Identification of Potential Biomarkers for Osteoarthritis
Abstract
Background: We aimed to identify biomarkers associated with Osteoarthritis (OA) and evaluate their predictive capabilities.
Methods: Four synovial tissue datasets (GSE1919, GSE12021, GSE55235, GSE55457) and one peripheral blood mononuclear rcells (PBMC) dataset (GSE48556) were obtained. GSE55235 and GSE55457 were merged to conduct differential expression analysis and train machine learning algorithms. Predictive models were trained using a subset of genes and then validated on the other datasets. In addition, PBMC dataset was used to train predictive models using the same subset of genes, with the synovial tissue datasets serving as validation datasets. Finally, immune infiltration analysis was performed in the merged synovial tissue dataset using CIBERSORT.
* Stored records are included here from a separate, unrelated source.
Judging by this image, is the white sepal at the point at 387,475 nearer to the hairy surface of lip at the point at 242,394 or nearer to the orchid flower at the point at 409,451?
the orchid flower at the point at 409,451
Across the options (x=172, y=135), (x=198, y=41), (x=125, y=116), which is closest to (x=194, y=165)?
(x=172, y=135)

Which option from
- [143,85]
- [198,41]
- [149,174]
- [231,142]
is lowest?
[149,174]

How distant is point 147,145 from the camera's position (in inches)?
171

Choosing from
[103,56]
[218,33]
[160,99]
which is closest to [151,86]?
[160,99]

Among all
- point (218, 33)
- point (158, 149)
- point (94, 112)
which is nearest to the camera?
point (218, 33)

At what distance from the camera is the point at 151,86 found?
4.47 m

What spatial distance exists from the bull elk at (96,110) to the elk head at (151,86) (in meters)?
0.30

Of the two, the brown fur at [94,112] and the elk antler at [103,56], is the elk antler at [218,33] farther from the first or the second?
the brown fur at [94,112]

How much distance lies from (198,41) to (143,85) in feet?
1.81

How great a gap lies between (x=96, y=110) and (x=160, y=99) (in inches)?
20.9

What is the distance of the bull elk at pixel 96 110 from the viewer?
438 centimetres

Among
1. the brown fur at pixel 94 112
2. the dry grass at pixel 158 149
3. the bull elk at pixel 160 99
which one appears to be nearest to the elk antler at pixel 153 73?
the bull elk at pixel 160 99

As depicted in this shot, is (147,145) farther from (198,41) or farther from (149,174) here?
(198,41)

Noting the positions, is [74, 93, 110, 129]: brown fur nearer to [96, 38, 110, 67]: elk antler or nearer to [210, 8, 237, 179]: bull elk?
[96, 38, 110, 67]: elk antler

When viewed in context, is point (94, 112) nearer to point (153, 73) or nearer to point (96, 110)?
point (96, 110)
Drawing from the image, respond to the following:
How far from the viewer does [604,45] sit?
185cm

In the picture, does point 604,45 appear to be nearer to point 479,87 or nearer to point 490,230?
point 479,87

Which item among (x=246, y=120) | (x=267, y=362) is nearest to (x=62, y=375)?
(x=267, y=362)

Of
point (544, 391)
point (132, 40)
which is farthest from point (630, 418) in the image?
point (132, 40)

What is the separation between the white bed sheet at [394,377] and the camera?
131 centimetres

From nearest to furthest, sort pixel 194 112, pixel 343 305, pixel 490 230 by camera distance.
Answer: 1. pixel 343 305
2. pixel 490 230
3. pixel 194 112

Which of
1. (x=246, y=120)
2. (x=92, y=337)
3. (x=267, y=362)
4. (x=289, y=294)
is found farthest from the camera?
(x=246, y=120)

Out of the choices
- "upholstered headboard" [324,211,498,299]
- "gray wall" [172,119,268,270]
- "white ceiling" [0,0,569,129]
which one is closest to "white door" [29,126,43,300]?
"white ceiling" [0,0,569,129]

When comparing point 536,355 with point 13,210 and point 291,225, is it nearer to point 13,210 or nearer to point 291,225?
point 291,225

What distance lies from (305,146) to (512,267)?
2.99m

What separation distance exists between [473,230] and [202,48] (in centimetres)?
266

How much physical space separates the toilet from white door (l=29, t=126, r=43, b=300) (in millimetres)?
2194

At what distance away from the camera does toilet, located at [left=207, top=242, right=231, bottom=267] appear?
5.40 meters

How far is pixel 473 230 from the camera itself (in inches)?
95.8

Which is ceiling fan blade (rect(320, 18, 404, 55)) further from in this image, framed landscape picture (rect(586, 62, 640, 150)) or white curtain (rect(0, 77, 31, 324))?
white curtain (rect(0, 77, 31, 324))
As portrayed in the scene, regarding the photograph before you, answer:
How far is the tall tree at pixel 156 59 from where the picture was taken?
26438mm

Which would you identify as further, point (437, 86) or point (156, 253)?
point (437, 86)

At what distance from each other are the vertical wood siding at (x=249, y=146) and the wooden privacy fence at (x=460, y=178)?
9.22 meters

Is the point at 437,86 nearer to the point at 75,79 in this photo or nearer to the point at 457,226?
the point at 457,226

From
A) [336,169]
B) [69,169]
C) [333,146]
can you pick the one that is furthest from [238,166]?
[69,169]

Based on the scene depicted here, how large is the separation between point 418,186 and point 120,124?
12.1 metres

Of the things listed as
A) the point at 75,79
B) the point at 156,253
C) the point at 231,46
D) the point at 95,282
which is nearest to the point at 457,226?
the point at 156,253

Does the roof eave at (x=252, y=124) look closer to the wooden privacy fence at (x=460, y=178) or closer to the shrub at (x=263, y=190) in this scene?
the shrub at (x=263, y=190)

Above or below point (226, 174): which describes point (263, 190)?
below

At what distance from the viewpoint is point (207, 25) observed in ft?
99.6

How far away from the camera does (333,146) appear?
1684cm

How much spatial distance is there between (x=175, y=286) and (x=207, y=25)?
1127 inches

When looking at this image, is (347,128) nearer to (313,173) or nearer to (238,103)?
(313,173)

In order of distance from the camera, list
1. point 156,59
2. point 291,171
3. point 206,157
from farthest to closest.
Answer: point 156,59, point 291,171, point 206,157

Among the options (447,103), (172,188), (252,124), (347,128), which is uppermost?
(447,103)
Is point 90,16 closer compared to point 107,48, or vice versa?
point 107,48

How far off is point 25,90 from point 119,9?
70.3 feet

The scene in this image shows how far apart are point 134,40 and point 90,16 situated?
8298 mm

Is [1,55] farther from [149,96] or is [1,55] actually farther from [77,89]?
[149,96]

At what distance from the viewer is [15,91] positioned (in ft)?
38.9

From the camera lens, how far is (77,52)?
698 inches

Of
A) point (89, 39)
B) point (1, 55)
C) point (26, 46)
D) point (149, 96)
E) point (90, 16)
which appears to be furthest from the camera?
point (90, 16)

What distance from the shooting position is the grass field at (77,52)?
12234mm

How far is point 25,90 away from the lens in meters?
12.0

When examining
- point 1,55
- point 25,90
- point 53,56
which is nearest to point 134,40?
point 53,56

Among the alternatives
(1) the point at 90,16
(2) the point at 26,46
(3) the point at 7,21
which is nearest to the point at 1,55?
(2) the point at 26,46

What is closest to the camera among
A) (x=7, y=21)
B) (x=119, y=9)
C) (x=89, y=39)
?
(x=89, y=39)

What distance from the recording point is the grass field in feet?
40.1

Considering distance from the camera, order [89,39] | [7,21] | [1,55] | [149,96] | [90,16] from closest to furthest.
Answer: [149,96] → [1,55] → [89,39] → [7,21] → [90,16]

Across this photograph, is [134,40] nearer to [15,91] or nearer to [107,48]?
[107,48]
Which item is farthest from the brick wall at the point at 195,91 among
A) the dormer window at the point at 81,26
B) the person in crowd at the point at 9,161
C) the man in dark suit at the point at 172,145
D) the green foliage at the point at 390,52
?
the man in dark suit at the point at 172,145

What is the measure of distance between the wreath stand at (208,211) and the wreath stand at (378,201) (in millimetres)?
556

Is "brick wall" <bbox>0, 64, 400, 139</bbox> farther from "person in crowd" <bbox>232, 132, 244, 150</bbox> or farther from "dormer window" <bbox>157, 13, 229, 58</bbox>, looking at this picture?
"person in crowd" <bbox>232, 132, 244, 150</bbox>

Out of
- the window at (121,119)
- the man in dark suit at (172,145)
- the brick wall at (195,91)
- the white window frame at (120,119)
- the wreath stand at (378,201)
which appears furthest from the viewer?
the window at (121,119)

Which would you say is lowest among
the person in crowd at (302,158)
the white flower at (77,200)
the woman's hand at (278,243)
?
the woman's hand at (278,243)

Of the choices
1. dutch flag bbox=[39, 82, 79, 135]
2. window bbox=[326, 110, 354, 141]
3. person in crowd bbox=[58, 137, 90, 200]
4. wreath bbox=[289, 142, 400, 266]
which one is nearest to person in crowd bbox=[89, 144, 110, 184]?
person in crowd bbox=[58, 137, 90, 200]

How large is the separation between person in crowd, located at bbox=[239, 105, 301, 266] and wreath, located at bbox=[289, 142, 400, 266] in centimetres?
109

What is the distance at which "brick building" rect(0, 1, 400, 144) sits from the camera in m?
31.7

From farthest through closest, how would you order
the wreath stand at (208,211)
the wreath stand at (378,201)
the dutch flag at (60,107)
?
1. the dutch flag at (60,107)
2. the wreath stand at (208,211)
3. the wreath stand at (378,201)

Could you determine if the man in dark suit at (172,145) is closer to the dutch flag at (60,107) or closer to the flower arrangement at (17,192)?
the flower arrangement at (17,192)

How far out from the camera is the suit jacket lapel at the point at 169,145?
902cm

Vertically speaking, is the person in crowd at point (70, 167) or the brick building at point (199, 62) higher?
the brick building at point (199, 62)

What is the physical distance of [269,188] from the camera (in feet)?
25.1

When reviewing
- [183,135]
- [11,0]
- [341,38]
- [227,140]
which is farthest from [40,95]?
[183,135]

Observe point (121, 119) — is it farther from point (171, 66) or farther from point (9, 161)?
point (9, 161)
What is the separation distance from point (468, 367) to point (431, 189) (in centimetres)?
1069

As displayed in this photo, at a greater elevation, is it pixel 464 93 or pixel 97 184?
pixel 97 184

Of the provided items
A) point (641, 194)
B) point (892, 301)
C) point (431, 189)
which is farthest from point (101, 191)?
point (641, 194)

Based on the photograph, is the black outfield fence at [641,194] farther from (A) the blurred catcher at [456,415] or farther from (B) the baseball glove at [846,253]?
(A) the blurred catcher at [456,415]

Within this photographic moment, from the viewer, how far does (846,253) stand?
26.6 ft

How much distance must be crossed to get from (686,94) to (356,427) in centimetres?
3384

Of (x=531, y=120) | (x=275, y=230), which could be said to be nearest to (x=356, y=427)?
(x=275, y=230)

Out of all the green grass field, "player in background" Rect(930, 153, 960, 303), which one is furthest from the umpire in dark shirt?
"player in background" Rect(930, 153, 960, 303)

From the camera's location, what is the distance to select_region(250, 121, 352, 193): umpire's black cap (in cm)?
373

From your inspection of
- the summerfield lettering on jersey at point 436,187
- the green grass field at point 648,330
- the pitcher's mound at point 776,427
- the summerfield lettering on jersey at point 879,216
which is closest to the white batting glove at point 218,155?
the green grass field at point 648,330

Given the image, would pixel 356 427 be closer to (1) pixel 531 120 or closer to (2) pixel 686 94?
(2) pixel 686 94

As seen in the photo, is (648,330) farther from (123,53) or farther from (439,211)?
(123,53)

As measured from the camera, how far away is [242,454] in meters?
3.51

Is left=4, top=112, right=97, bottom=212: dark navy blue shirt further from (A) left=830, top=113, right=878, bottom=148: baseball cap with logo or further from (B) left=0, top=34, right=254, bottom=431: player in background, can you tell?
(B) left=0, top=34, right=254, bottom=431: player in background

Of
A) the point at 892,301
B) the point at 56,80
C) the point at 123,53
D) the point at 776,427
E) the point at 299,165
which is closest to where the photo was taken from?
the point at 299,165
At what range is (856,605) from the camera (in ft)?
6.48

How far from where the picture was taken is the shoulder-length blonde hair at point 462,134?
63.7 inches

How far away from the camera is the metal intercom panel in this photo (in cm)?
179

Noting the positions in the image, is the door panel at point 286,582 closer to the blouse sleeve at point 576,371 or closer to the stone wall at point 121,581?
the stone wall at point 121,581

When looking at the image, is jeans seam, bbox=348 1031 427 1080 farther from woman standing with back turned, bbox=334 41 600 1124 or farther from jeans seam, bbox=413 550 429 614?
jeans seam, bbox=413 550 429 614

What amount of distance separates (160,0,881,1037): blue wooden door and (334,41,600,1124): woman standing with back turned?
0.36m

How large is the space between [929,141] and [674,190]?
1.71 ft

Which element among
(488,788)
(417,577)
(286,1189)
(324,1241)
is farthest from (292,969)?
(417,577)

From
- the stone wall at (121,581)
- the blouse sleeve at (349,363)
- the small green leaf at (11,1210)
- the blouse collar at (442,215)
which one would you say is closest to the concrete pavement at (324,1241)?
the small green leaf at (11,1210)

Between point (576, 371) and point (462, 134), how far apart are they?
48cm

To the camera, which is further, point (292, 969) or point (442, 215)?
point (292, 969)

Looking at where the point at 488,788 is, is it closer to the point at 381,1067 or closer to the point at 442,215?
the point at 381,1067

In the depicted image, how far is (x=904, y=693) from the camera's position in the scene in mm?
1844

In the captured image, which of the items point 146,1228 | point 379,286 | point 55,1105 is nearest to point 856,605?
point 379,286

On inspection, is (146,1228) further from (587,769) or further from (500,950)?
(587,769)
Results: RPA3, LAMA5, SAT1, and UCP2 were used to train machine learning algorithms. Predictive models performed well in synovial tissue datasets but faced challenges in the PBMC dataset, as models achieved high sensitivity but moderate specificity. However, models trained on the PBMC dataset exhibited high sensitivity and specificity in the four external validation datasets. SAT1 exhibited the highest impact on the model performance. Immune infiltration analysis revealed significant differences in the expression of several immune cells, such as mast cells, between OA and control groups. In general, the four genes showed moderate to strong correlations with mast cells.
Conclusion: While promising, our findings point to the need for further studies to validate biomarkers and improve the models' predictive power across diverse sample types.